Scan the lines below for "over" and copy the matches.
============
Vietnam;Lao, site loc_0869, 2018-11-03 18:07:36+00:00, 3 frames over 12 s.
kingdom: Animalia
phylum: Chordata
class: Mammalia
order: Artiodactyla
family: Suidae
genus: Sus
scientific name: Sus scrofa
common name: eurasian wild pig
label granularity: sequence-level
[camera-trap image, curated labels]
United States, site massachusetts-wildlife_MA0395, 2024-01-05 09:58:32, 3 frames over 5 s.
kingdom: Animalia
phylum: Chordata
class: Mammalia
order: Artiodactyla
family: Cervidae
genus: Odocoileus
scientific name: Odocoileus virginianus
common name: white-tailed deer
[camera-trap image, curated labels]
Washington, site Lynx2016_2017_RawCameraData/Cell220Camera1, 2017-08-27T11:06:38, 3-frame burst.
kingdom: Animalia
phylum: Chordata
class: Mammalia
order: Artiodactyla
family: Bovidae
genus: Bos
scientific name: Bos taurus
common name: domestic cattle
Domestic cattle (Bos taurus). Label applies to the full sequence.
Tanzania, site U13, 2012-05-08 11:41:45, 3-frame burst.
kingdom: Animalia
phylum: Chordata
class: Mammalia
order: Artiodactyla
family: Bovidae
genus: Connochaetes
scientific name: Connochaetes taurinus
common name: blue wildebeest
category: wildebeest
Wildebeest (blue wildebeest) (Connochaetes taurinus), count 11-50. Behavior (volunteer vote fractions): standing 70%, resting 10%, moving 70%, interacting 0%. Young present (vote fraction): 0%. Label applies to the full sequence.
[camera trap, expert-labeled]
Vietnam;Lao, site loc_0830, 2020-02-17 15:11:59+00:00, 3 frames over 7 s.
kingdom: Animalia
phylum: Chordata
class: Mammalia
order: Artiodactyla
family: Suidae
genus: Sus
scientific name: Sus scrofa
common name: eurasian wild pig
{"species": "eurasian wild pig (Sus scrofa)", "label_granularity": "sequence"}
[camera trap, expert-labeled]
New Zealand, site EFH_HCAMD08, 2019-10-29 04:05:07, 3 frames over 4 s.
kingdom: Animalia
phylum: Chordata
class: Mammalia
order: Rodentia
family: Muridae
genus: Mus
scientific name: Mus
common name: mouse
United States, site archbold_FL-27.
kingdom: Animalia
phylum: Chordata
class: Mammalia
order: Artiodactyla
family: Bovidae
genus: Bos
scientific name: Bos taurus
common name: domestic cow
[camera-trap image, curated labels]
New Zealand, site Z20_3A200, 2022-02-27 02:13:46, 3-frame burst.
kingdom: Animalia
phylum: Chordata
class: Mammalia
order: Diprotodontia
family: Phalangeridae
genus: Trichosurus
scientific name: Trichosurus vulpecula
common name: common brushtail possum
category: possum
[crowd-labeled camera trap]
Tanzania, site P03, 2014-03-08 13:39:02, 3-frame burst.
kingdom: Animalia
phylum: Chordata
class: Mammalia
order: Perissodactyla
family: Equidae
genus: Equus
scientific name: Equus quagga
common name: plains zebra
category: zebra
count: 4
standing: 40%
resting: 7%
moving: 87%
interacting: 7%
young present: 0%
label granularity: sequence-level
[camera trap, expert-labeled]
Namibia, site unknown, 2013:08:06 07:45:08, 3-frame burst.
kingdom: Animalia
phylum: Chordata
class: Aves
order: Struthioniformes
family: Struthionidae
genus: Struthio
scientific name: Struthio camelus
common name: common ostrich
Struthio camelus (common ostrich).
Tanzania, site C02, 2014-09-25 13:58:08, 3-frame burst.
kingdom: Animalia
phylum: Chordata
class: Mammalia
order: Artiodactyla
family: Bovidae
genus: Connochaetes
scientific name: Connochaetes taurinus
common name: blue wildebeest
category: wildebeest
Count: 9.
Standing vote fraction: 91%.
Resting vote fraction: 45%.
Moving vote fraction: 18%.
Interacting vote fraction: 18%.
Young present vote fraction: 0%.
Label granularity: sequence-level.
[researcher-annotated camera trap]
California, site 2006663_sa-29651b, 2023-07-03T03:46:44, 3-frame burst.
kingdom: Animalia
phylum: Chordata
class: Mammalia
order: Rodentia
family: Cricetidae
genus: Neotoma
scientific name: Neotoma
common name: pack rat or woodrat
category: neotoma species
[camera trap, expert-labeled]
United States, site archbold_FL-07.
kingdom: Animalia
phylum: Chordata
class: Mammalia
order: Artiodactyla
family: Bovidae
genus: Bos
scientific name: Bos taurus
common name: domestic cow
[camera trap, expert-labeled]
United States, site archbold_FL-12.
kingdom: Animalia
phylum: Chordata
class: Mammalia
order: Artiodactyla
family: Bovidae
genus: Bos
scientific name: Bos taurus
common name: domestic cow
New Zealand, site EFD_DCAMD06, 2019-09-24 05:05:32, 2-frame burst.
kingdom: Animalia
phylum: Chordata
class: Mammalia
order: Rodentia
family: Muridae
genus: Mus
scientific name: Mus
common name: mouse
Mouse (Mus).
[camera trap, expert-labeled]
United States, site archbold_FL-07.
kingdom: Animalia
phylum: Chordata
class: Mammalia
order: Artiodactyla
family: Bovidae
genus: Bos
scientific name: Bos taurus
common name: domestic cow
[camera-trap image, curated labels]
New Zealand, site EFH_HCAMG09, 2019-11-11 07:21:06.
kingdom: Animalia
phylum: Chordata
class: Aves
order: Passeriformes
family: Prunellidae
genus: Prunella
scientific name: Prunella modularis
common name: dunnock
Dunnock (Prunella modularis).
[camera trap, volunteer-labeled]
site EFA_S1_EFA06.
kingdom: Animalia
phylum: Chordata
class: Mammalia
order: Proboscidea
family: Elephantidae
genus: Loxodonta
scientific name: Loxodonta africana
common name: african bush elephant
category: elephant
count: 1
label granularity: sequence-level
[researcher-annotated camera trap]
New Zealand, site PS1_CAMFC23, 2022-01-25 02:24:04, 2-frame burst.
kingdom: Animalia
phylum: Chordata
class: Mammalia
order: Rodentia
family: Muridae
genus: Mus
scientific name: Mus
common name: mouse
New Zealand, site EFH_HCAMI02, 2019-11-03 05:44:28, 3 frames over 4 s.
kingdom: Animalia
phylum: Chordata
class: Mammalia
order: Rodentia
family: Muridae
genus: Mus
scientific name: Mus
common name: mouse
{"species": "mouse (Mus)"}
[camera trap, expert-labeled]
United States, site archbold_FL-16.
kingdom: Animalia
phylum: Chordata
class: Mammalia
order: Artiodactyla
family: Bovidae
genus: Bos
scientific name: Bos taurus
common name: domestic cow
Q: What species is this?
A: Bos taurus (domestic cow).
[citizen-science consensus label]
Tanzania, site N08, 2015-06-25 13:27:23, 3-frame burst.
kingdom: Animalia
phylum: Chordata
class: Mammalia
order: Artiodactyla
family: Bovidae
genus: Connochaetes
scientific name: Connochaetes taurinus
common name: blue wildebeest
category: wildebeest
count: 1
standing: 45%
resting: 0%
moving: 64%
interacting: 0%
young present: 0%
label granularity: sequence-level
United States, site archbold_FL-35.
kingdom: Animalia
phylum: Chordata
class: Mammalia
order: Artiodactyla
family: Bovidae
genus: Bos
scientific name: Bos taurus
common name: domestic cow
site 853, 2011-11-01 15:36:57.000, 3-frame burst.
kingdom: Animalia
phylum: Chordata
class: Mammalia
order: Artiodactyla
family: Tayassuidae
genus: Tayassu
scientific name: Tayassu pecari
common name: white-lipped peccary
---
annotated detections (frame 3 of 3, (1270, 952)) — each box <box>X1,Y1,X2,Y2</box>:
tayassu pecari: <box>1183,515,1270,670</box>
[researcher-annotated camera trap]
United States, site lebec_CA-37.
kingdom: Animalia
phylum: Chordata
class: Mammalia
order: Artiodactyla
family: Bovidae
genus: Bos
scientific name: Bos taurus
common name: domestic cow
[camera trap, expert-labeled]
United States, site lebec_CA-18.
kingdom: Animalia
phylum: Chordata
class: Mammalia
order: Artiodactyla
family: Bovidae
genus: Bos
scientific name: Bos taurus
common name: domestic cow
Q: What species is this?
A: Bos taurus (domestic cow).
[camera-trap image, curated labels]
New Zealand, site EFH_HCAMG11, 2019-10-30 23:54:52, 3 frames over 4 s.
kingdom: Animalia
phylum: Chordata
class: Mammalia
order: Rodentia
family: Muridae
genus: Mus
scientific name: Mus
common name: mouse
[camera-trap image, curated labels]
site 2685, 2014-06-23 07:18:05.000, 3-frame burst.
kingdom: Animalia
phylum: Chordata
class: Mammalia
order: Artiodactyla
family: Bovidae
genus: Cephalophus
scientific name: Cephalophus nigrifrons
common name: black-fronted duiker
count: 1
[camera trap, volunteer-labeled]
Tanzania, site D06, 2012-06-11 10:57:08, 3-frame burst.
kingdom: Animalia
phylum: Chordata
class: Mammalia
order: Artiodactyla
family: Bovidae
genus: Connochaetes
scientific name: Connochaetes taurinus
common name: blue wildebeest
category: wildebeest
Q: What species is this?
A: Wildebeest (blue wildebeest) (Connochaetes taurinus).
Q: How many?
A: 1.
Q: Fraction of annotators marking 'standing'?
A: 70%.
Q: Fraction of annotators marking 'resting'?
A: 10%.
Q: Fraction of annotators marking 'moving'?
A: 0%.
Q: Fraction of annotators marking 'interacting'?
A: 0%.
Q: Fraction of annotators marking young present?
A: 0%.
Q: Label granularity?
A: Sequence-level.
============
**Reply**
Vietnam;Lao, site loc_0869, 2018-11-03 18:07:36+00:00, 3 frames over 12 s.
United States, site massachusetts-wildlife_MA0395, 2024-01-05 09:58:32, 3 frames over 5 s.
Vietnam;Lao, site loc_0830, 2020-02-17 15:11:59+00:00, 3 frames over 7 s.
New Zealand, site EFH_HCAMD08, 2019-10-29 04:05:07, 3 frames over 4 s.
New Zealand, site EFH_HCAMI02, 2019-11-03 05:44:28, 3 frames over 4 s.
New Zealand, site EFH_HCAMG11, 2019-10-30 23:54:52, 3 frames over 4 s.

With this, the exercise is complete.